» REQUEST
Copy out the lines starting at the one that contains "Among the items" and ending at the one that contains "1.70 metres", keeping every line in full. In the answers only, add 89 to each coordinate and each distance.

» DATASET ROWS

==============================

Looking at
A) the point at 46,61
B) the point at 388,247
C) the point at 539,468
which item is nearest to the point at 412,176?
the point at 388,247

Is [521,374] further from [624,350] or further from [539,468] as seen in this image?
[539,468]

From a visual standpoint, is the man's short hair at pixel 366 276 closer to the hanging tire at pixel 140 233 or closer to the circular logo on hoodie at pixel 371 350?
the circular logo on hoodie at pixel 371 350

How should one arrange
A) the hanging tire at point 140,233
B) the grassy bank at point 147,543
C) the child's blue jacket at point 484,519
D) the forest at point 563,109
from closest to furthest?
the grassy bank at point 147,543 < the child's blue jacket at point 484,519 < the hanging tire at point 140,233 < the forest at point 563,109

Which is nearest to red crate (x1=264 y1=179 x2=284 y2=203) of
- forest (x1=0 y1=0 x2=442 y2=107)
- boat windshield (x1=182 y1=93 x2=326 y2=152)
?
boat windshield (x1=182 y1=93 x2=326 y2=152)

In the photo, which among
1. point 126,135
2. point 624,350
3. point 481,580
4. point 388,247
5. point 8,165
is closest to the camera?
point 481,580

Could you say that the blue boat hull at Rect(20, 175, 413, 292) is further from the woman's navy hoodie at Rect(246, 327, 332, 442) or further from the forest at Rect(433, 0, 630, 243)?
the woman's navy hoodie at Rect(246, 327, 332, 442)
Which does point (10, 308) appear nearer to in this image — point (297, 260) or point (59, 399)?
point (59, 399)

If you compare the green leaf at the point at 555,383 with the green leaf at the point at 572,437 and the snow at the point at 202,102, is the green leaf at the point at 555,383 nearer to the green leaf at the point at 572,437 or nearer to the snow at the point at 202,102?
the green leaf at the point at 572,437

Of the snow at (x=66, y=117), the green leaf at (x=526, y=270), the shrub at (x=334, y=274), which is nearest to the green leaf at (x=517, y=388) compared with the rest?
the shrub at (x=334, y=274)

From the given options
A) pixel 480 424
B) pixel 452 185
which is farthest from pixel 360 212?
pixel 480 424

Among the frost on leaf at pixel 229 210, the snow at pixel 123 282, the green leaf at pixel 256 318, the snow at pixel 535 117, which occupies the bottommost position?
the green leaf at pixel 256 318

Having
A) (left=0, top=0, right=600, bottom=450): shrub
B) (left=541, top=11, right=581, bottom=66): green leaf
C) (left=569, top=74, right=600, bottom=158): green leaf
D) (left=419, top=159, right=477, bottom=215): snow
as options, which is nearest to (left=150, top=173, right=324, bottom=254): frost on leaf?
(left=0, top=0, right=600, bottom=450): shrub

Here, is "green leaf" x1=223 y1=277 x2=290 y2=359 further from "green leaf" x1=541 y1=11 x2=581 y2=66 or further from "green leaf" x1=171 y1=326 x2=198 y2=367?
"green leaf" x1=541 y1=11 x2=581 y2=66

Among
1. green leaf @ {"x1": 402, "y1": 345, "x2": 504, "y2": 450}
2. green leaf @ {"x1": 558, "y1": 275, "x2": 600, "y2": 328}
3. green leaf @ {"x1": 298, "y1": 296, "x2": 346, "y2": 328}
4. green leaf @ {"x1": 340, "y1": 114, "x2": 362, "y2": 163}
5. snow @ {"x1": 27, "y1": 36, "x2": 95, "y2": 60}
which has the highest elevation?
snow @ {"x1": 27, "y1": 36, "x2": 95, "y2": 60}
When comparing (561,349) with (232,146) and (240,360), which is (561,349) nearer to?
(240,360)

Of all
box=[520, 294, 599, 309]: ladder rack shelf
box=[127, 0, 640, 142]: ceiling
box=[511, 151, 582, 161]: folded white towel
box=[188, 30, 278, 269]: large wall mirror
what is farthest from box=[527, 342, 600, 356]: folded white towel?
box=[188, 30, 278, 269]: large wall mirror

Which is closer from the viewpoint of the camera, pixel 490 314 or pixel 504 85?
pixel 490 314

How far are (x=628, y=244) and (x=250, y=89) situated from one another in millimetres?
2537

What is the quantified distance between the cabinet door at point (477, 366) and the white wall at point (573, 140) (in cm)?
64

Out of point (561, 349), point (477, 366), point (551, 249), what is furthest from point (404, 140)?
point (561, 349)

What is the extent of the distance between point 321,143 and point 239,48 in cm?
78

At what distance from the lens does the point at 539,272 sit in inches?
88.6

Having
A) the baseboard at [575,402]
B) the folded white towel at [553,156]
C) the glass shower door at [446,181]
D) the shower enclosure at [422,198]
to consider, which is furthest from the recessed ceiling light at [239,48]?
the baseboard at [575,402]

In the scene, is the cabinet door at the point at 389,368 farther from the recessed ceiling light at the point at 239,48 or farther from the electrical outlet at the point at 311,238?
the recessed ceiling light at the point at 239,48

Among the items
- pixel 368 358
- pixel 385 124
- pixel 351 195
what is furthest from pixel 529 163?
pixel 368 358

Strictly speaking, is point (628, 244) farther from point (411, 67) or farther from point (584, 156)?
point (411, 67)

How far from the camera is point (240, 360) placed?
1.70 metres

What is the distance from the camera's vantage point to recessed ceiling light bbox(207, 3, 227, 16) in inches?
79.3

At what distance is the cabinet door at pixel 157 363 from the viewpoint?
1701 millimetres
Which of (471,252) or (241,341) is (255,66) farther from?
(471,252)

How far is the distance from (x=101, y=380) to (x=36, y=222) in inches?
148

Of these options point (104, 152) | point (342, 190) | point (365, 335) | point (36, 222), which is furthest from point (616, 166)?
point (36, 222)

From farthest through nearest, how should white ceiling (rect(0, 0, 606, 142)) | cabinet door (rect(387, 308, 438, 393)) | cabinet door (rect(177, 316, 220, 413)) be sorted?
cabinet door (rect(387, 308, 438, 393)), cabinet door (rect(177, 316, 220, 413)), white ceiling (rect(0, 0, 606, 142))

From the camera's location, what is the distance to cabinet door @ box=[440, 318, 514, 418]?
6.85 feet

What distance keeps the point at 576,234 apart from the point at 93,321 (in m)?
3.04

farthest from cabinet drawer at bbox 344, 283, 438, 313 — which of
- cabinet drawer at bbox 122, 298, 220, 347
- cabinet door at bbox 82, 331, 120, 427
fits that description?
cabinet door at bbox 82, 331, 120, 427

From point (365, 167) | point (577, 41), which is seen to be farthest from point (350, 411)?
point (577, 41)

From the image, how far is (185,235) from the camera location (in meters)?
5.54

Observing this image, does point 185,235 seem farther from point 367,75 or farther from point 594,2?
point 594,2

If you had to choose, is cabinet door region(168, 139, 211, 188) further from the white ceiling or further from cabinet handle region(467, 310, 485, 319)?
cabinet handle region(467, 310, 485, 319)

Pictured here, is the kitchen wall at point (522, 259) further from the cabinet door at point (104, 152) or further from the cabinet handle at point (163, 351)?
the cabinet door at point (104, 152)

==============================

» THE ANSWER
Among the items
- pixel 368 358
- pixel 385 124
- pixel 351 195
what is furthest from pixel 529 163?
pixel 457 447

Strictly speaking, is point (628, 244) farther from point (411, 67) or farther from point (584, 156)?
point (500, 156)

How far from the camera is point (240, 360) placed?
90.70 metres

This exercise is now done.